Hearing Focuses On Atlanta VA Changes
By Joshua Stewart
Updated: 11 months ago

ATLANTA  —  
U.S. Senator Johnny Isakson will lead a Senate Veterans Affairs Committee field hearing Wednesday about problems at the Atlanta VA Medical Center (above). He wants the public to hear how the Department of Veterans Affairs is correcting those issues, which were linked to the suicides of three mental health patients. (Photo Courtesy of Department of Veterans Affairs.)
U.S. Senator Johnny Isakson will lead a Senate Veterans Affairs Committee field hearing Wednesday about problems at the Atlanta VA Medical Center (above). He wants the public to hear how the Department of Veterans Affairs is correcting those issues, which were linked to the suicides of three mental health patients. (Photo Courtesy of Department of Veterans Affairs.)
U.S. Senator Johnny Isakson will lead a Senate Veterans Affairs Committee field hearing Wednesday about problems at the Atlanta VA Medical Center.

An inspector general’s report in April linked mismanagement in mental health programs at the center to the suicides of three patients and outlined a series of problems.

Isakson wants the public to hear how the Department of Veterans Affairs is correcting those issues.

“Have you accomplished the things set out in the IG’s report? That’s critical,” Isakson said Tuesday.

Those recommendations include improving security so contraband doesn’t get into hospitals and more closely following mental health patients once they are referred to outside professionals for further treatment.

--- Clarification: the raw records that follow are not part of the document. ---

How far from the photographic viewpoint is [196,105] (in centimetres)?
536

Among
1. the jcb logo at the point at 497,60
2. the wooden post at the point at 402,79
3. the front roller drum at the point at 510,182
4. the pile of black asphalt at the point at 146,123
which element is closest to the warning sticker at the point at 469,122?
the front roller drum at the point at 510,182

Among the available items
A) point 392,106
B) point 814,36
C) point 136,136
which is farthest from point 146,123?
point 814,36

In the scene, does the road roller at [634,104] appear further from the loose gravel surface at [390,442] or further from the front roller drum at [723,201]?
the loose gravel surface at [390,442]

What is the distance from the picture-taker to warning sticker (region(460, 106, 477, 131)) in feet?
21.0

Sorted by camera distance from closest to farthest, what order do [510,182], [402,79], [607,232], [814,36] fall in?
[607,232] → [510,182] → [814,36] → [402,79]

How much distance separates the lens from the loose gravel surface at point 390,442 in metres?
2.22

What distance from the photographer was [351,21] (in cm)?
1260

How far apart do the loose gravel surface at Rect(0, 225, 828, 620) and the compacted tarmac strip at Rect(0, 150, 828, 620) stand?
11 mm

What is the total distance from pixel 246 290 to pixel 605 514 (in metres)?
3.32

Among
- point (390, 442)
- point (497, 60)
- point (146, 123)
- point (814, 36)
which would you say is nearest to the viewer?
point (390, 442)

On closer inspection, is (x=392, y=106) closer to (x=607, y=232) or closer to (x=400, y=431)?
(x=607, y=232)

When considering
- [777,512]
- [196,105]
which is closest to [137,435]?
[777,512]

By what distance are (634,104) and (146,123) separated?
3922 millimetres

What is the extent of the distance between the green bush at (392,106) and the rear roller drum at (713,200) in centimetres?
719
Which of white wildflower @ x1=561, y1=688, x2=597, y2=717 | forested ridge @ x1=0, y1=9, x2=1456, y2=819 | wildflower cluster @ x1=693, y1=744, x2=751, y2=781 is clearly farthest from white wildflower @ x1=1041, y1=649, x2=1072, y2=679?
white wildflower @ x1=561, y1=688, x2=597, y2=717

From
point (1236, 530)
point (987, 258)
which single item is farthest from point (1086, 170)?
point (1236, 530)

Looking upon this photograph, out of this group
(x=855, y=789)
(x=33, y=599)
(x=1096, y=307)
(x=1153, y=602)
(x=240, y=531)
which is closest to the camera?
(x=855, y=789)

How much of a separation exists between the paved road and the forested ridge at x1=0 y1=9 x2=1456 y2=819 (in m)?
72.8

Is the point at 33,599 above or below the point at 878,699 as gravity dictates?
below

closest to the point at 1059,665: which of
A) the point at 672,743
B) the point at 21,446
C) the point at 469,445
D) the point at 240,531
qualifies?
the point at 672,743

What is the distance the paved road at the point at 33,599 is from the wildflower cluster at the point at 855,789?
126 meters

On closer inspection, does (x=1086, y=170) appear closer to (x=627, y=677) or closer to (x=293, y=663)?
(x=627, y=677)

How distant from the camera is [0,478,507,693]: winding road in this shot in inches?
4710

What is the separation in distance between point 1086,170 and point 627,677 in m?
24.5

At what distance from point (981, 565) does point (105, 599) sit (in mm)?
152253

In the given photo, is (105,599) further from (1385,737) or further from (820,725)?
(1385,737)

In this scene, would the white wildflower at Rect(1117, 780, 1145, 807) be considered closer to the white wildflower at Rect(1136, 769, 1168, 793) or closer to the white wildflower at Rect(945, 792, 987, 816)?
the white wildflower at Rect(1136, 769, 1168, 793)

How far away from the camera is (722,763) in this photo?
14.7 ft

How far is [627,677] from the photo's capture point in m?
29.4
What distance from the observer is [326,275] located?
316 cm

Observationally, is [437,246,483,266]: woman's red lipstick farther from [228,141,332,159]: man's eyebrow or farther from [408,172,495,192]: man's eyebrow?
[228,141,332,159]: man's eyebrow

“Mental health patients go into the VA, they are assessed, and they are referred to a contractor, which is generally a private healthcare provider, [and] they have an appointment maybe in five days, maybe in a week,” Isakson said. “They fall between the cracks. There was no following of that patient, no contact with them.”

Isakson said he also wants to make the point that more must be done to prevent suicides among veterans and active-duty military personnel.

“There are 22 suicides a day, 8,000 a year,” he said. “The total number of soldiers lost in Iraqi Freedom and Enduring Freedom in Afghanistan is just over 6,000, and that’s in 10 years.”

“That is a dangerous trend we’ve got to stop,” Isakson said.

The senator said the center’s new director, Leslie Wiggins, has briefed him on the changes she has made since she took over in May and he has been impressed with her. But he said the public needs to hear about the changes, too.

“This issue deserves a public regurgitation, if you will, of all the things the VA has done, because we don’t want people thinking what went on there is still going on there.”